Auch die Online-Umfrage des Erwerbslosenvereins Tacheles, auf deren Befragung über 21 000 Menschen antworteten, kam zur Sprache. Die Ergebnisse dieser Befragung können hier https://tacheles-sozialhilfe.de/startseite/aktuelles/d/n/2461/ nachgelesen werden.
Wir schätzen den Ausgang der Verhandlung so ein, dass die 100% Sanktionen komplett rausgenommen werden und die 60% Sanktionen die dann weggefallenen 100% ersetzen. Kurz bevor wir die Verhandlung verließen, war gerade eine erste Phase der Entscheidungsfindung und Kompromissphase.
Allerdings gilt diese Verhandlung und die dann gefällte Entscheidung nur für Personen ab 25 Jahre. Die heftigen und repressiven Sanktionen für unter 25 jährige war leider kein Gegenstand der Verhandlung.

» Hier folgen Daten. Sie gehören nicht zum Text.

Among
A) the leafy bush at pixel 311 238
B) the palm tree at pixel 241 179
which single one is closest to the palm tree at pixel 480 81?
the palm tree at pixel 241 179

Noch dazu anmerken möchten wir sinngemäß ein Zitat einer der Richter*Innen, dem wir uns anschließen:
Wenn die Bundesregierung gerne mal empirische Daten aus der Realität möchte, sollte sie sich eher an die Initiativen und Sozialverbände wenden.
Alles in allem hochspannend und mit teilweise sehr guter Argumentation!
Bleibt abzuwarten, was die Richter*Innen denn nun entscheiden.